Okuma parçası
════════════════════
Türkiye'nin en iyi haber sitesi
OKAN MÜDERRİSOĞLU

Hafızayı tazelemek

Karamsarlığa kapılan toplumların toparlanıp kendine gelmesi, "Düne bakıp ders çıkarma, yarını öngörüp tedbir alma" becerisine bağlıdır. Bugün, 21 Şubat 2011. Cumhuriyet tarihinin en ağır ekonomik krizinin üzerinden 10 yıl geçti. Büyük bedeller ödendi. 1990-1999 arasındaki 10 yıl, kısa ömürlü koalisyon hükümetleri ve popülist siyasi kararlarla heba edildiği için, ekonominin ayağa kalkması 2000-2010 döneminde yine 10 yıla mal oldu.
Geriye dönüp baktığımızda, tüylerimizi diken diken eden öyle ilginç olaylar var ki... Ve çoğu çok dramatik. Örnek vermek gerekirse...
Eylül 2000. IMF-Dünya Bankası Yıllık Toplantıları sırasında Türkiye Cumhuriyet Merkez Bankası'na ödül verilirken, o gün uygulanan riskli para-kur politikası çökmek üzereydi. Bu yaman çelişki aradan iki ay geçmeden Kasım 2000'de dışa vurdu. Aralık 2000'de pırıl pırıl bir bankaya (Demirbank), IMF kredisinin "ön şartı" olarak el konuldu. O banka ve diğerlerini, "düşük kurcazip faiz" modeline ikna eden, Merkez Bankacılardı. Ama yangın başladığında muslukları kapalı idi. 10 yıl öncesinin deneyimi ile günümüz Merkez Bankası nihai borç verme makamı olarak artık "likidite penceresi"ni açık tutabiliyor.
════════════════════
Ham veri
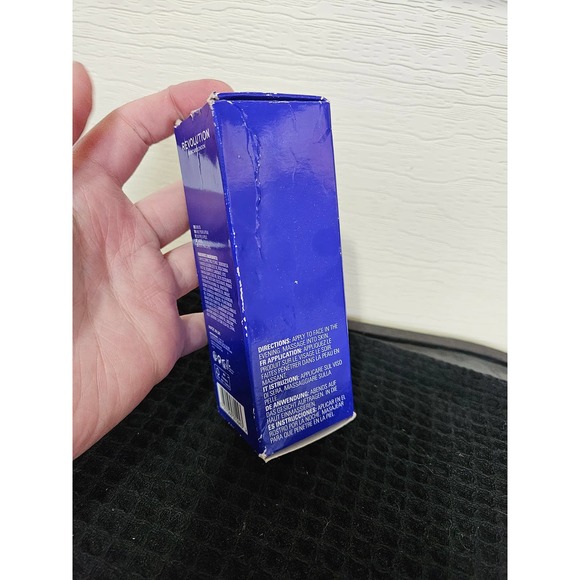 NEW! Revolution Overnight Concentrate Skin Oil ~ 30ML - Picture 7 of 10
════════════════════
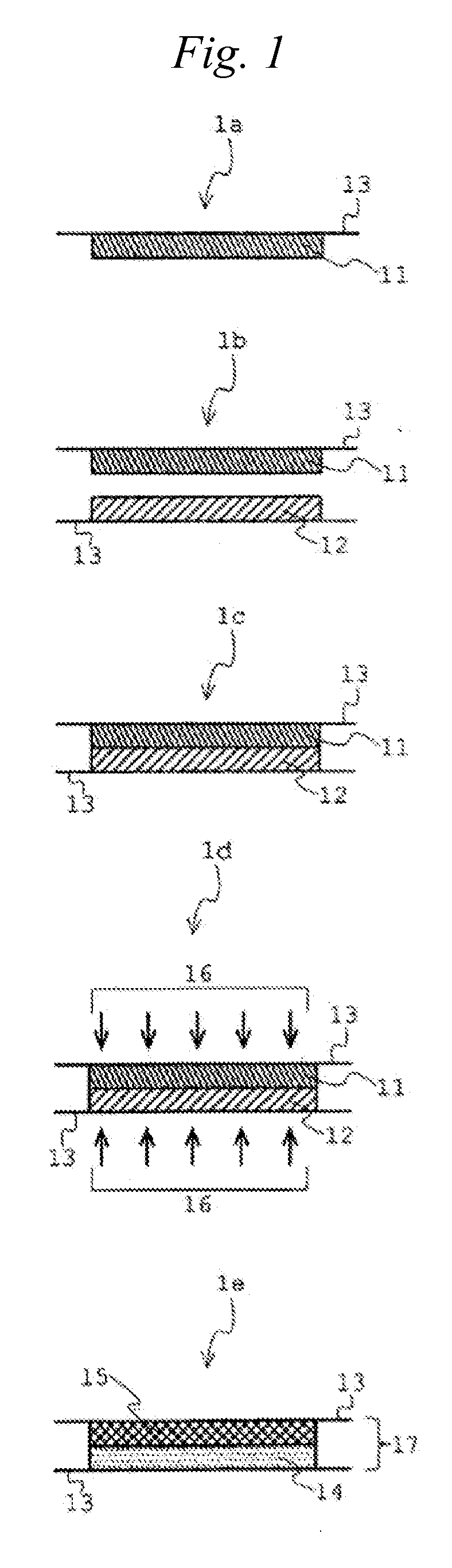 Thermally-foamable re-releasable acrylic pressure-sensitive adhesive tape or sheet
════════════════════
İş talimatı
Ekonomik kriz üzerine yazılmış köşe yazısının "Türkiye'nin en iyi" sözleriyle başlayan bölümünü "Örnek vermek gerekirse..." sözlerinden sonra bitirerek yeniden yaz ve bu bölümde "Karamsarlığa" yerine "Umutsuzluğa" kullan.

Görevin yanıtı
Türkiye'nin en iyi haber sitesi
OKAN MÜDERRİSOĞLU

Hafızayı tazelemek

Umutsuzluğa kapılan toplumların toparlanıp kendine gelmesi, "Düne bakıp ders çıkarma, yarını öngörüp tedbir alma" becerisine bağlıdır. Bugün, 21 Şubat 2011. Cumhuriyet tarihinin en ağır ekonomik krizinin üzerinden 10 yıl geçti. Büyük bedeller ödendi. 1990-1999 arasındaki 10 yıl, kısa ömürlü koalisyon hükümetleri ve popülist siyasi kararlarla heba edildiği için, ekonominin ayağa kalkması 2000-2010 döneminde yine 10 yıla mal oldu.
Geriye dönüp baktığımızda, tüylerimizi diken diken eden öyle ilginç olaylar var ki... Ve çoğu çok dramatik. Örnek vermek gerekirse...